§ Given text
^^^^

Evidence in the Case
[22] The plaintiff was involved in three accidents that occurred on October 2, 2010, October 2, 2011 and April 3, 2012.
[23] Preceding any of the accidents, the plaintiff had meningitis, related headaches from flare ups of that condition, and fibromyalgia.
[24] At the time of all three accidents, the plaintiff was employed by the Markham Stouffville Hospital as a speech language therapist. She had held this employment since 2000. She has a Master’s degree is speech pathology and had worked in that field ever since her graduation in 1993. Over the years the plaintiff had become a leader in her field, and was described as having considerable expertise in the area of feeding and swallowing. She had also helped to establish and was the head of a feeding clinic at the hospital where she was employed. She managed a case load of between 40 to 60 families in the York Region, and travelled out into the community to service her clients’ needs.
[25] Historically, the plaintiff had worked five days per week. In 2009 she decreased her work week to four days per week, with benefits, in response to a restructuring at the hospital. In September 2010 she reduced to three days per order in order to assist her son to make the transition to a new academic year. The uncontroverted evidence is that the plaintiff’s son Nicholas suffers from Tourette’s syndrome and ADHD, and the plaintiff has been involved in his care throughout the years, particularly assisting with his adjustment at the beginning of each school year.
[26] In the 2010 accident the plaintiff’s care was T-boned and written off. The plaintiff took no time off work after that accident. However, the collision left her with physical injuries to her neck, shoulder, back and left hip, which were treated through physiotherapy. Functional impairments were also seen; the plaintiff’s husband had to help her with some of her activities of daily living, including dressing, washing and brushing her hair, and assisting with household work to a greater degree than he had previously.
[27] After the 2010 accident she had restrictions in respect of her work activities. She had to carry less weight, needed help carrying her equipment to her car, and she saw fewer clients. She was to avoid getting down on the floor to be in contact with a child client.
[28] In January 2011 her work hours increased again to four days per week. However, both as a result of the physical difficulties that she was still experiencing from the 2010 accident, along with the beginning of new school year for Nicholas, her hours again reduced to three days per week in September 2011.
[29] The 2011 accident resulted in greater than $7,000 in damages to her car. She was stopped, with her foot on the brake, and was rear-ended.

^^^^

§ Source data
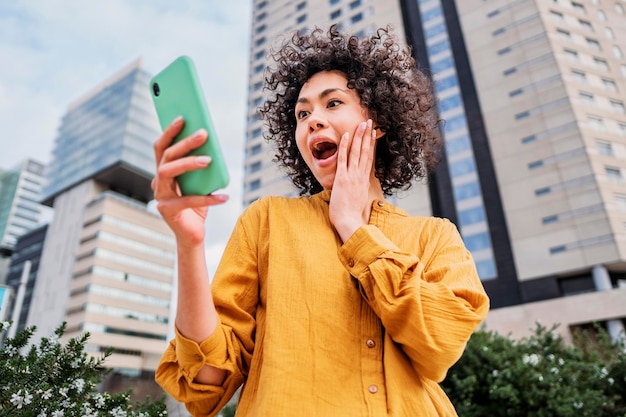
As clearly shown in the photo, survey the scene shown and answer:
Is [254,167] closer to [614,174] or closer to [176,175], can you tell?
[614,174]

^^^^

§ Directions
Pick up the "Evidence in the Case" text about the plaintiff's accidents right after its last sentence and continue it.

§ Answer for this exercise
[30] After the 2011 accident she took a couple of weeks off of work. She then worked from home for each of her three scheduled days, working on policies and reports and consulting with staff. By January 2012 she was starting to travel back down to the York Region one or two days per week, continuing to work the third day from home. This remained the case in the time period between January and March 2012, leading up to the third accident.
[31] After the 2011 accident the plaintiff continued to attend physiotherapy. She remained under restrictions in respect of her work activities.
[32] It is clear that the 2011 accident had an impact on her physically. She agreed that she had no energy left at the end of the day, and fell asleep early every evening. I accept that all of the limitations that she had after the 2012 accident existed before that accident, but not to such a severe degree. She also complained of tingling in her limbs after the 2011 accident.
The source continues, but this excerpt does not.